Dans les hautes montagnes du nord du Liban, un musée dédié à l’écrivain Gibran Khalil Gibran dans sa ville natale commémore cette année le centenaire du Prophète, l’œuvre la plus connue de l’auteur devenu célèbre outre-Atlantique.
Depuis sa mort en 1931, la dépouille de celui qui fait la fierté de la petite ville de Bcharré est conservée dans une grotte dans le sous-sol du musée qui perpétue sa mémoire et où des exemplaires de son œuvre majeure peuvent être consultés dans plusieurs langues. Véritable best-seller, Le Prophète est devenu le livre de chevet de millions de lecteurs à travers le monde, son œuvre phare publiée en 1923 aux États-Unis et traduite en 115 langues. Le livre a connu une telle popularité qu’il est souvent cité dans les mariages et les enterrements aux États-Unis, où Gibran a conçu la majeure partie de son œuvre, écrite en anglais comme en arabe et où il menait la New York Pen League, première société littéraire arabo-américaine.

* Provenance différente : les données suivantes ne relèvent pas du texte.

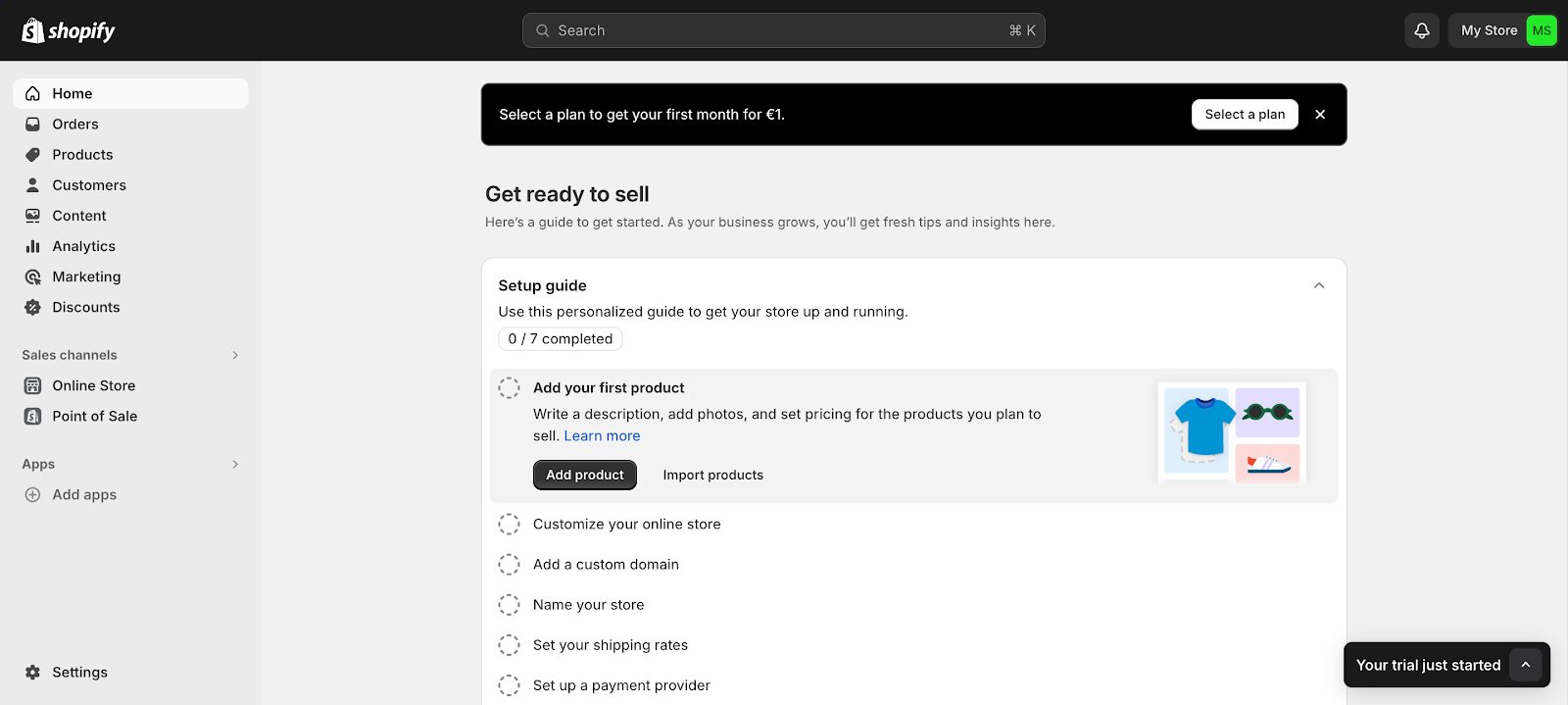 shopify

Search ⌘ K

My Store MS

Home
Orders
Products
Customers
Content
Analytics
Marketing
Discounts

Sales channels
Online Store
Point of Sale

Apps
Add apps

Settings

Select a plan to get your first month for €1.

Select a plan

Get ready to sell

Here's a guide to get started. As your business grows, you'll get fresh tips and insights here.

Setup guide

Use this personalized guide to get your store up and running.

0 / 7 completed

Add your first product

Write a description, add photos, and set pricing for the products you plan to sell. Learn more

Add product

Import products

Customize your online store

Add a custom domain

Name your store

Set your shipping rates

Set up a payment provider

Your trial just started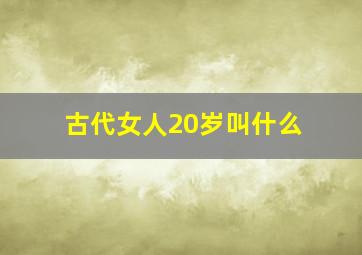 古代女人20岁叫什么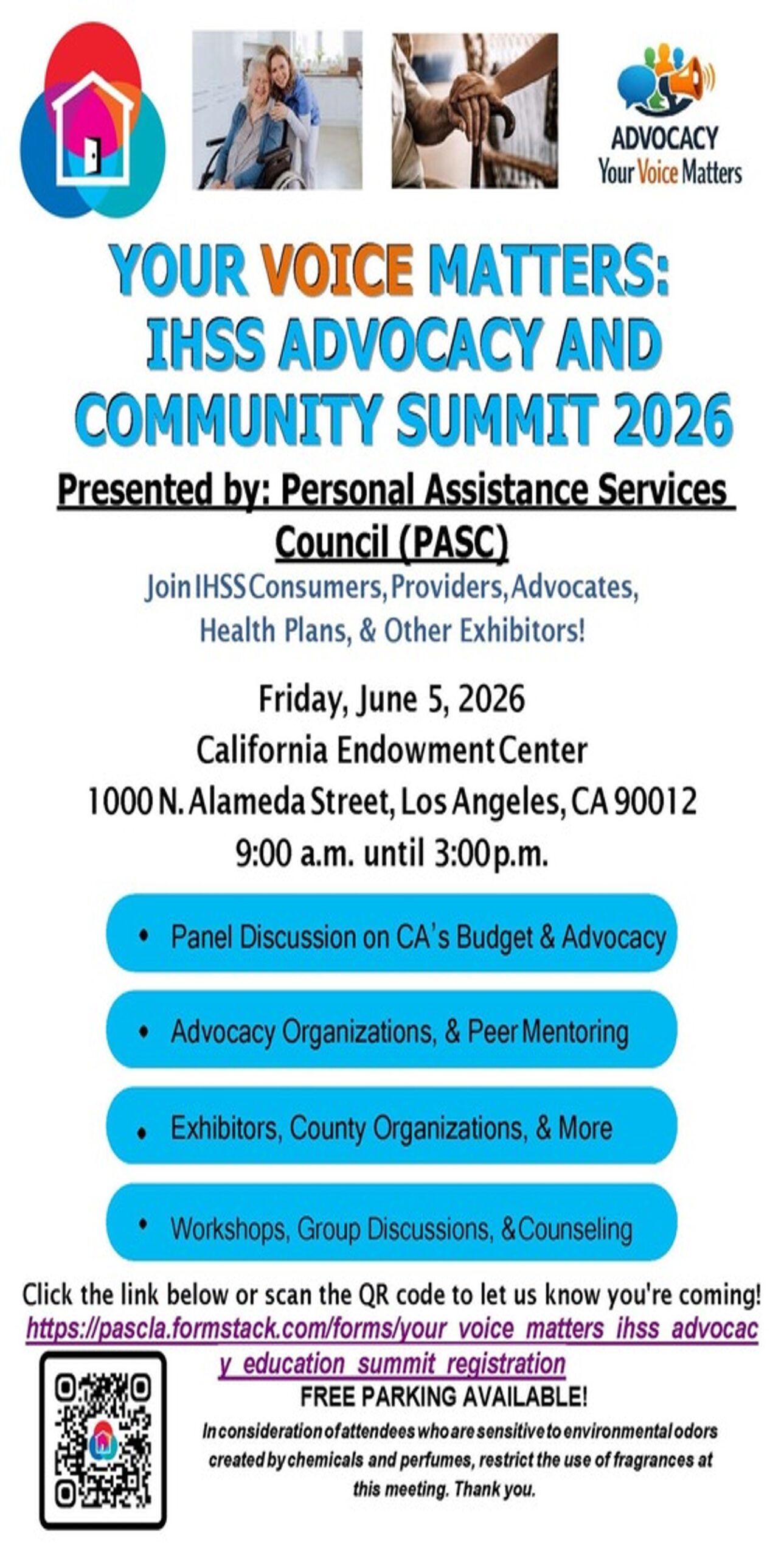 ADVOCACY
Your Voice Matters

YOUR VOICE MATTERS: IHSS ADVOCACY AND COMMUNITY SUMMIT 2026

Presented by: Personal Assistance Services Council (PASC)

Join IHSS Consumers, Providers, Advocates, Health Plans, & Other Exhibitors!

Friday, June 5, 2026
California Endowment Center
1000 N. Alameda Street, Los Angeles, CA 90012
9:00 a.m. until 3:00 p.m.

• Panel Discussion on CA's Budget & Advocacy

• Advocacy Organizations, & Peer Mentoring

• Exhibitors, County Organizations, & More

• Workshops, Group Discussions, & Counseling

Click the link below or scan the QR code to let us know you're coming!
https://pascla.formstack.com/forms/your_voice_matters_ihss_advocacy_education_summit_registration

FREE PARKING AVAILABLE!

In consideration of attendees who are sensitive to environmental odors created by chemicals and perfumes, restrict the use of fragrances at this meeting. Thank you.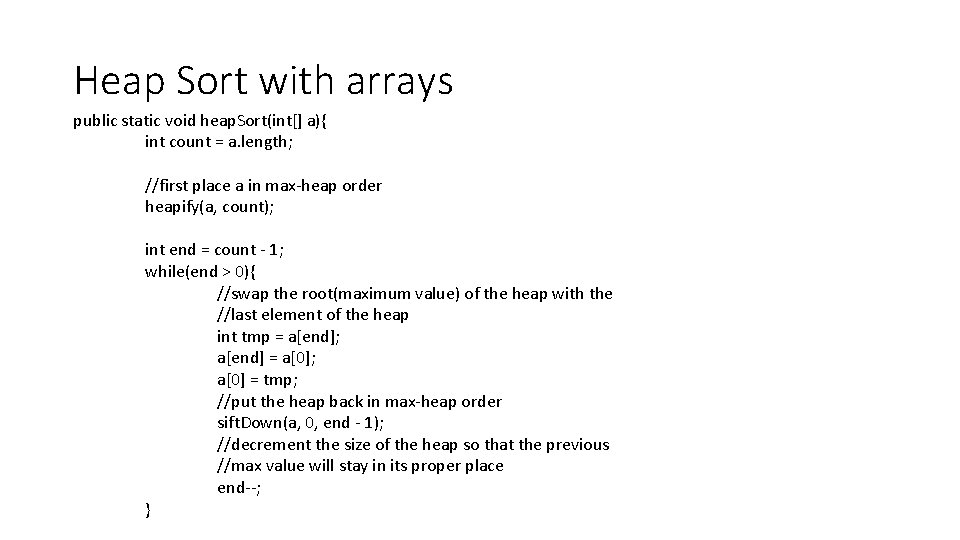 Heap Sort with arrays

public static void heapSort(int[] a){
int count = a.length;

//first place a in max-heap order
heapify(a, count);

int end = count - 1;
while(end > 0){
//swap the root(maximum value) of the heap with the
//last element of the heap
int tmp = a[end];
a[end] = a[0];
a[0] = tmp;
//put the heap back in max-heap order
siftDown(a, 0, end - 1);
//decrement the size of the heap so that the previous
//max value will stay in its proper place
end--;
}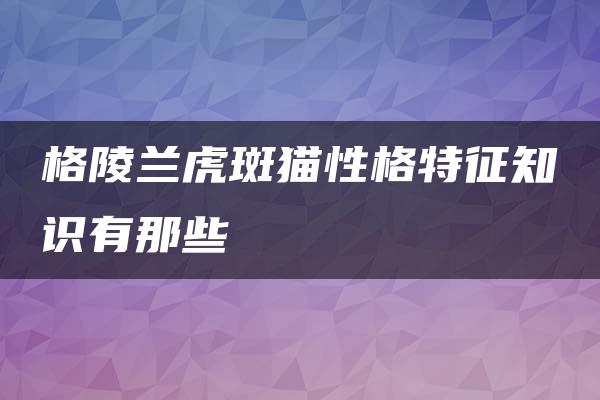 格陵兰虎斑猫性格特征知识有那些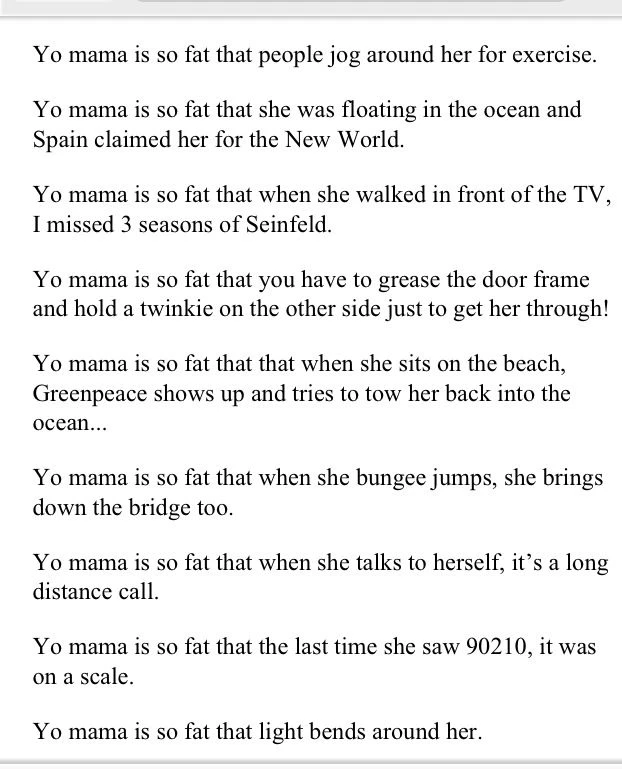 Yo mama is so fat that people jog around her for exercise.

Yo mama is so fat that she was floating in the ocean and Spain claimed her for the New World.

Yo mama is so fat that when she walked in front of the TV, I missed 3 seasons of Seinfeld.

Yo mama is so fat that you have to grease the door frame and hold a twinkie on the other side just to get her through!

Yo mama is so fat that that when she sits on the beach, Greenpeace shows up and tries to tow her back into the ocean...

Yo mama is so fat that when she bungee jumps, she brings down the bridge too.

Yo mama is so fat that when she talks to herself, it's a long distance call.

Yo mama is so fat that the last time she saw 90210, it was on a scale.

Yo mama is so fat that light bends around her.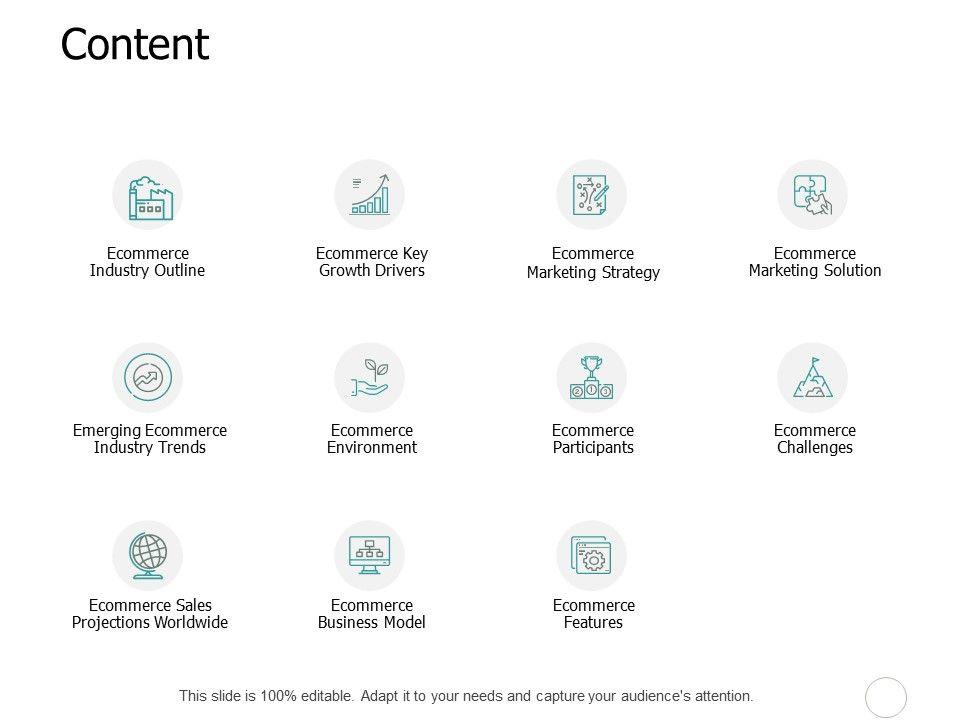 Content

Ecommerce
Industry Outline

Ecommerce Key
Growth Drivers

Ecommerce
Marketing Strategy

Ecommerce
Marketing Solution

Emerging Ecommerce
Industry Trends

Ecommerce
Environment

Ecommerce
Participants

Ecommerce
Challenges

Ecommerce Sales
Projections Worldwide

Ecommerce
Business Model

Ecommerce
Features

This slide is 100% editable. Adapt it to your needs and capture your audience's attention.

L’œuvre, composée de 26 textes poétiques «se rapproche de la spiritualité de chaque individu, en abordant les thèmes de la mort, de la vie, de l’amitié, de l’amour, des enfants et autres», déclare à l’AFP Joseph Geagea, directeur du musée Gibran Khalil Gibran. Lors d’une soirée de lectures du Prophète, organisée récemment dans le cadre du salon du livre de Beyrouth, l’écrivain libanais Alexandre Najjar, rappelait que dans les années 1960, le livre avait été adopté par «le mouvement hippie» notamment pour la fameuse phrase : «Vos enfants ne sont pas vos enfants (…) ils viennent à travers vous et non de vous».
Des dirigeants et célébrités du monde entier, tels que l’ancienne impératrice Michikodu Japon, la défunte Première ministre indienne Indira Gandhi ou encore John Lennon des Beatles étaient attachés au livre, selon M. Geagea. Elvis Presley «l’a annoté, il était amoureux de ce livre à tel point qu’il l’offrait à ses amis à chaque anniversaire»
Dans Le Prophète, «le style biblique est omniprésent», souligne-t-il, notamment à travers l’emploi de la phrase «en vérité, je vous le dis» par laquelle le Christ s’adressait à ses disciples. Le livre, qui serait parmi les plus lus après la Bible, est également proche du livre Ainsi parlait Zarathoustra du philosophe allemand Friedrich Nietzsche, mais Gibran semble «plus poétique et moins philosophique», dit M. Najjar, notant des «emprunts au soufisme».
Sur une table du musée de Bcharré, où Gibran est né en 1883, sont exposées les 11 traductions du livre Le Prophète, parues de 1923 à 1931. Sa bibliothèque répartie sur quatre pièces, comprend Les Misérables de Victor Hugo, des récits de Sherlock Holmes, ainsi que des livres d’Histoire de théologie et philosophie. Le musée, entouré d’une forêt de chênes surplombant la vallée sainte de Qadicha, a été créé dans ce qui était auparavant un monastère construit au XVIIIe siècle, que Gibran Khalil Gibran fréquentait enfant.
Gibran, qui était également peintre, s’y rendait pour dessiner l’abbé du monastère au fusain. Selon M. Geagea, ses 440 peintures, parmi lesquelles 150 sont exposées au musée, portent en elles «sa profonde vision spirituelle de l’existence, de la mort et de la vie à la fois». De nombreux nus sont également exposés.
Né au Mont-Liban à l’époque ottomane, «Gibran avait un fort désir de retourner à Bcharré, qu’il a quitté à l’âge de douze ans avec sa mère, son frère et ses deux sœurs. Mais il est mort aux États-Unis», ajoute-t-il, avant que ce souhait ne se réalise. Après sa mort, les moines acceptèrent de vendre le monastère et les terrains l’entourant à sa sœur Mariana. Il a été transformé en lieu de sépulture en août 1931, puis en musée pour ses œuvres et objets de collection, qui accueille 50.000 visiteurs par an, venus des cinq continents, selon Joseph Geagea.
À l’occasion du centenaire du Prophète, la direction du Musée a participé en avril à une exposition au siège de l’ONU à New York. M. Geagea explique que le musée «a sélectionné 23 tableaux, en référence à l’année 2023 (…), représentant notamment des personnes qui ont joué un rôle fondamental dans Le Prophète, comme la mère de Gibran, son principal soutien».